**Data extracted from a collection:**
"""

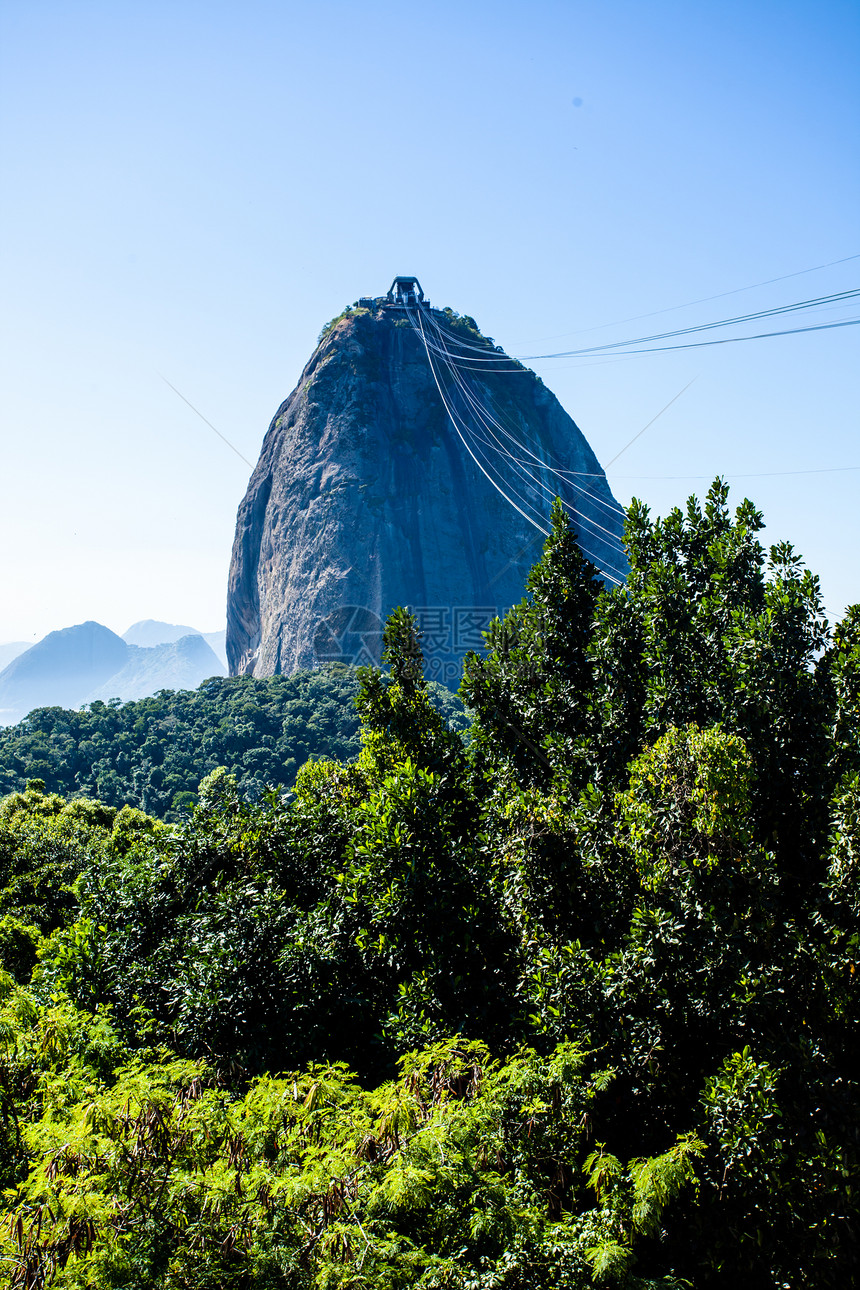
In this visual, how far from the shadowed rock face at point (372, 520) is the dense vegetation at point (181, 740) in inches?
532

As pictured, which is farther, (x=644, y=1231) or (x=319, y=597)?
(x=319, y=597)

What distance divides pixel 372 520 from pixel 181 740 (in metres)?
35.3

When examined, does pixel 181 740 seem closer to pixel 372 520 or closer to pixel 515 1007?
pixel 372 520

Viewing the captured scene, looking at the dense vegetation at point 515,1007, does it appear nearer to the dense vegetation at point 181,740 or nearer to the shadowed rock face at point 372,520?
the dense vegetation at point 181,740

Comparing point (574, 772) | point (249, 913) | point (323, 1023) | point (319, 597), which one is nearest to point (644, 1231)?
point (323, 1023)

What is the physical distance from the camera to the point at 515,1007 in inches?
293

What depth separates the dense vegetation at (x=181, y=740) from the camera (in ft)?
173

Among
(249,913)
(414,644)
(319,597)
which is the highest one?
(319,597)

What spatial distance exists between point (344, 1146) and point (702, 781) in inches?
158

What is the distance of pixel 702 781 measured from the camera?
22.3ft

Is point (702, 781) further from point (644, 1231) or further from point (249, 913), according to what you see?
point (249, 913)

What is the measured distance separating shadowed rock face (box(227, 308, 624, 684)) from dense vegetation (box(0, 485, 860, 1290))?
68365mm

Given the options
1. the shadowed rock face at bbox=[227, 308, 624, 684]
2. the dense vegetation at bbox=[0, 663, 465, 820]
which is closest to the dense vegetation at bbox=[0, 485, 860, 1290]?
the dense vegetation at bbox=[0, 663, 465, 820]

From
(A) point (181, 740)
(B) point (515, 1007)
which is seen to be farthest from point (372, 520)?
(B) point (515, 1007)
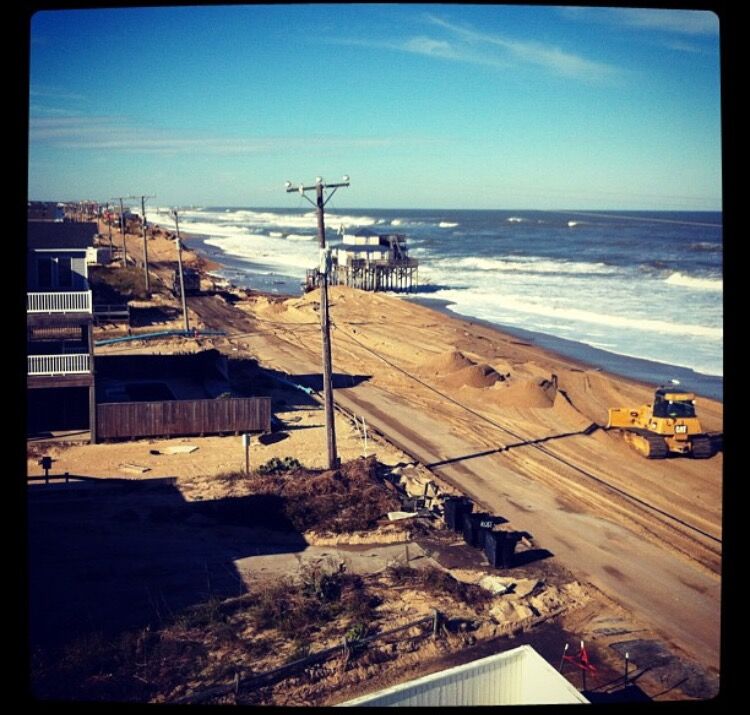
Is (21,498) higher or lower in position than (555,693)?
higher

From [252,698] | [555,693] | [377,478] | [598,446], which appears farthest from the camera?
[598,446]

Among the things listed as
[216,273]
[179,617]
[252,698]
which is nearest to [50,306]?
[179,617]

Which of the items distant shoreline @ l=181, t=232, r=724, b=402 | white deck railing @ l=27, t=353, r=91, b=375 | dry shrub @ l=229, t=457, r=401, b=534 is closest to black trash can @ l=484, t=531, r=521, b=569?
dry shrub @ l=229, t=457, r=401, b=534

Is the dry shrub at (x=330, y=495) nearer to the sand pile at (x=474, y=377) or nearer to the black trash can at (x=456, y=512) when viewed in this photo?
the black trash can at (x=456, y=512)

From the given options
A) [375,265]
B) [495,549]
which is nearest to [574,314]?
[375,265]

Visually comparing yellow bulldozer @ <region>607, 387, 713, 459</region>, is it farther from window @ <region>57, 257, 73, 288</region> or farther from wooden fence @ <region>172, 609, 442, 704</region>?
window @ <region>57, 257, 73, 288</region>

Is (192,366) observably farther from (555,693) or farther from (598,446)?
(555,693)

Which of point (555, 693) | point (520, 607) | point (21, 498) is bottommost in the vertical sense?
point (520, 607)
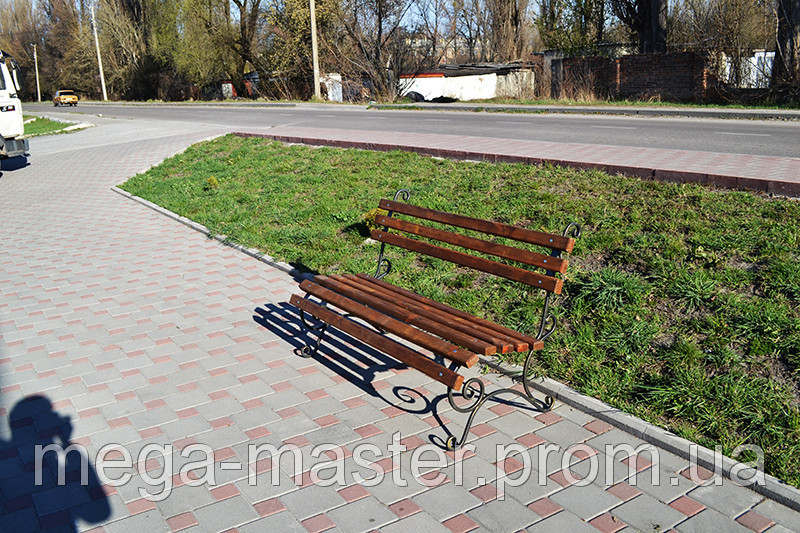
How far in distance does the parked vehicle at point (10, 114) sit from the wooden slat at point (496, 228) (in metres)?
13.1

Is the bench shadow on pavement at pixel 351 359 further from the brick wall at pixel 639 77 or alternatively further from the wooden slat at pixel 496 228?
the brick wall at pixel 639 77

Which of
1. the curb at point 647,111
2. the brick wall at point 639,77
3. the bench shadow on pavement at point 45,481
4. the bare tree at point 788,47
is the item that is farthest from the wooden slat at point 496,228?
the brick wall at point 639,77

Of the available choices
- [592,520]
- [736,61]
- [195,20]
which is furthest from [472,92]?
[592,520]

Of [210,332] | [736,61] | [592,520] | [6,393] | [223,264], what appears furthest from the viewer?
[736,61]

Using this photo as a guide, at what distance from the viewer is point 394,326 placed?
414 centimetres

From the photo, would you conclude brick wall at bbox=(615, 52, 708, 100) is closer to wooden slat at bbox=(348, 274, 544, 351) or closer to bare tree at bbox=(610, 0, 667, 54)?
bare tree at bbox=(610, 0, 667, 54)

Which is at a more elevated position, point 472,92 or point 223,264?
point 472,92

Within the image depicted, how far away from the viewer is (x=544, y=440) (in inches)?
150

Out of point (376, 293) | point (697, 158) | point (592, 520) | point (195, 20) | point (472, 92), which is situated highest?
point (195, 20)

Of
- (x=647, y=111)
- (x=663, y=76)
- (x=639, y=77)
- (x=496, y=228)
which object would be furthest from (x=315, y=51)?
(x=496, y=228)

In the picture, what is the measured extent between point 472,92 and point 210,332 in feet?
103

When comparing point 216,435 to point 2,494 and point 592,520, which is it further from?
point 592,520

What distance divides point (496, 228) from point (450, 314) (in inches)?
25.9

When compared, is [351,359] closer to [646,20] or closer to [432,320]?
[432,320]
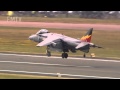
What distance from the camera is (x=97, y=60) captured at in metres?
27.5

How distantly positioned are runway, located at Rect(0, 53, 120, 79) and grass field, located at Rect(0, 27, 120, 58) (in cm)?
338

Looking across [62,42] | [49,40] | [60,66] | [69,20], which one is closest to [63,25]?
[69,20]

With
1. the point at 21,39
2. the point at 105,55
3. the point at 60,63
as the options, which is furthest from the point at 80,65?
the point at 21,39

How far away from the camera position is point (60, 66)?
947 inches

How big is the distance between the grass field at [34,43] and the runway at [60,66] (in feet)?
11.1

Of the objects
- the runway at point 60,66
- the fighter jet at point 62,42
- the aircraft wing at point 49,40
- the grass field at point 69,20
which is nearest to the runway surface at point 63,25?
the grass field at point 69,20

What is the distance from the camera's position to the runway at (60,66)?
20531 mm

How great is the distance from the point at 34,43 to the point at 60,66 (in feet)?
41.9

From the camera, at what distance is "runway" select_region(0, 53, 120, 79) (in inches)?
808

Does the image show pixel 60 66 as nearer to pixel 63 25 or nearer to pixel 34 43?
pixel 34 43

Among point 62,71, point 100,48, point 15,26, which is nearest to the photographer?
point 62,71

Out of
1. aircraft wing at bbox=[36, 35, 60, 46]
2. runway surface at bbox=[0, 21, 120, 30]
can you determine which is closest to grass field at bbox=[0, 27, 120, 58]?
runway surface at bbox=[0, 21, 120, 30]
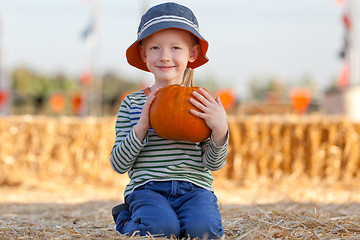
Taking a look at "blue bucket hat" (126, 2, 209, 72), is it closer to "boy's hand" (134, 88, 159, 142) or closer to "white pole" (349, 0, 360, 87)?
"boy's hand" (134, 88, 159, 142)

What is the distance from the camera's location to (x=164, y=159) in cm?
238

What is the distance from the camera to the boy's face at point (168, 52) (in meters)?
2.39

"""

**TASK TO COMPLETE:** Rewrite the listing above, replacing "shadowed rock face" with "dark cliff wall" everywhere and leaving everything else unchanged. Leave out the pictures.

**ANSWER FOR THE TASK:**
In this visual, how far from the dark cliff wall at point (372, 520) is the dense vegetation at point (181, 740) in inches?
532

As pictured, which is farther, (x=644, y=1231) or (x=319, y=597)?
(x=319, y=597)

What distance divides pixel 372 520 from pixel 181 740 (in metres)?
35.3

When examined, does pixel 181 740 seem closer to pixel 372 520 or closer to pixel 515 1007?
pixel 372 520

Viewing the captured scene, looking at the dense vegetation at point 515,1007, does it appear nearer to the dense vegetation at point 181,740 or nearer to the dark cliff wall at point 372,520?
the dense vegetation at point 181,740

Comparing point (574, 772) | point (249, 913) | point (323, 1023) | point (319, 597), which one is nearest to point (644, 1231)?
point (323, 1023)

What is the physical distance from the camera to the point at 515,1007 in inches?
293

What depth separates the dense vegetation at (x=181, y=740) from the camera (in ft)?
173

Among
(249,913)
(414,644)
(319,597)
which is the highest one?
(319,597)

What spatial distance exists between point (344, 1146) and point (702, 781) in inches?
158

What is the distance of pixel 702 781 measured from the camera?
22.3ft

Is point (702, 781) further from point (644, 1231) or further from point (249, 913), according to what you see?
point (249, 913)

What is the measured distance separating dark cliff wall (box(227, 308, 624, 684)) from dense vegetation (box(0, 485, 860, 1290))?
68365mm

Given the options
1. the dark cliff wall at bbox=[227, 308, 624, 684]
2. the dense vegetation at bbox=[0, 663, 465, 820]
which is closest to the dense vegetation at bbox=[0, 485, 860, 1290]?
the dense vegetation at bbox=[0, 663, 465, 820]

From
(A) point (181, 740)
(B) point (515, 1007)
which is seen to be farthest from point (372, 520)?
(B) point (515, 1007)
Is (21,498) higher or lower in position than (555,693)?
higher

From [252,698] | [555,693] | [377,478] | [598,446], which appears farthest from the camera?
[598,446]

Among the things listed as
[216,273]
[179,617]
[252,698]
which is nearest to [50,306]?
[179,617]

Which of the items distant shoreline @ l=181, t=232, r=724, b=402 | white deck railing @ l=27, t=353, r=91, b=375 | dry shrub @ l=229, t=457, r=401, b=534 is closest to black trash can @ l=484, t=531, r=521, b=569?
dry shrub @ l=229, t=457, r=401, b=534

Is the dry shrub at (x=330, y=495) nearer to the sand pile at (x=474, y=377) or nearer to the black trash can at (x=456, y=512) when viewed in this photo?
the black trash can at (x=456, y=512)

From the given options
A) [375,265]
B) [495,549]
which is nearest to [574,314]?
[375,265]

Visually comparing yellow bulldozer @ <region>607, 387, 713, 459</region>, is it farther from window @ <region>57, 257, 73, 288</region> or farther from wooden fence @ <region>172, 609, 442, 704</region>?
window @ <region>57, 257, 73, 288</region>

Is (192,366) observably farther from (555,693) or farther from (598,446)?
(555,693)

Which of point (555, 693) | point (520, 607) | point (21, 498) is bottommost in the vertical sense?
point (520, 607)
How far in distance does the parked vehicle at point (10, 114) sit from the wooden slat at point (496, 228) (in metres)?
13.1

Is the bench shadow on pavement at pixel 351 359 further from the brick wall at pixel 639 77 or alternatively further from the wooden slat at pixel 496 228?
the brick wall at pixel 639 77

Which of
1. the curb at point 647,111
2. the brick wall at point 639,77
3. the bench shadow on pavement at point 45,481
4. the bare tree at point 788,47
is the item that is farthest from the wooden slat at point 496,228?
the brick wall at point 639,77

Of the available choices
- [592,520]
- [736,61]
- [195,20]
which is furthest from [472,92]?
[592,520]

Of [210,332] | [736,61] | [592,520] | [6,393] | [223,264], what appears furthest from the viewer?
[736,61]

Using this photo as a guide, at what distance from the viewer is point 394,326 placed?
414 centimetres

From the photo, would you conclude brick wall at bbox=(615, 52, 708, 100) is closer to wooden slat at bbox=(348, 274, 544, 351) or closer to bare tree at bbox=(610, 0, 667, 54)?
bare tree at bbox=(610, 0, 667, 54)

Which is at a more elevated position, point 472,92 or point 223,264?
point 472,92

Within the image depicted, how far away from the viewer is (x=544, y=440) (in inches)?
150

Out of point (376, 293) | point (697, 158) | point (592, 520) | point (195, 20) | point (472, 92), which is situated highest?
point (195, 20)

Of
- (x=647, y=111)
- (x=663, y=76)
- (x=639, y=77)
- (x=496, y=228)
which object would be furthest from (x=315, y=51)?
(x=496, y=228)

In the picture, what is the measured extent between point 472,92 and point 210,332 in feet?
103

When comparing point 216,435 to point 2,494 and point 592,520, which is it further from?
point 592,520

What distance divides point (496, 228) from point (450, 314) (in inches)?
25.9

When compared, is [351,359] closer to [646,20] or closer to [432,320]?
[432,320]
What distance from the camera is (x=97, y=60) captured at in metres?
27.5

How distantly positioned are runway, located at Rect(0, 53, 120, 79) and grass field, located at Rect(0, 27, 120, 58) (in cm)?
338

Looking across [62,42] | [49,40] | [60,66] | [69,20], which one is closest to [63,25]?
[69,20]

With
1. the point at 21,39
2. the point at 105,55
3. the point at 60,63
as the options, which is furthest from the point at 80,65?
the point at 21,39

How far away from the camera position is point (60, 66)?
947 inches

How big is the distance between the grass field at [34,43] and the runway at [60,66] (in feet)?
11.1

Of the objects
- the runway at point 60,66
- the fighter jet at point 62,42
- the aircraft wing at point 49,40
- the grass field at point 69,20
which is nearest to the runway surface at point 63,25?
the grass field at point 69,20

What is the distance from the camera's position to the runway at (60,66)?
20531 mm

How great is the distance from the point at 34,43 to the point at 60,66 (in feet)?
41.9

From the camera, at what distance is "runway" select_region(0, 53, 120, 79) (in inches)?
808

Does the image show pixel 60 66 as nearer to pixel 63 25 or nearer to pixel 34 43?
pixel 34 43

Among point 62,71, point 100,48, point 15,26, which is nearest to the photographer?
point 62,71

Out of
1. aircraft wing at bbox=[36, 35, 60, 46]
2. runway surface at bbox=[0, 21, 120, 30]
can you determine which is closest to grass field at bbox=[0, 27, 120, 58]?
runway surface at bbox=[0, 21, 120, 30]
Taking a look at "blue bucket hat" (126, 2, 209, 72), is it closer to "boy's hand" (134, 88, 159, 142) or closer to "white pole" (349, 0, 360, 87)?
"boy's hand" (134, 88, 159, 142)

What is the distance from the camera's location to (x=164, y=159) in cm?
238

What is the distance from the camera to the boy's face at point (168, 52) (in meters)?
2.39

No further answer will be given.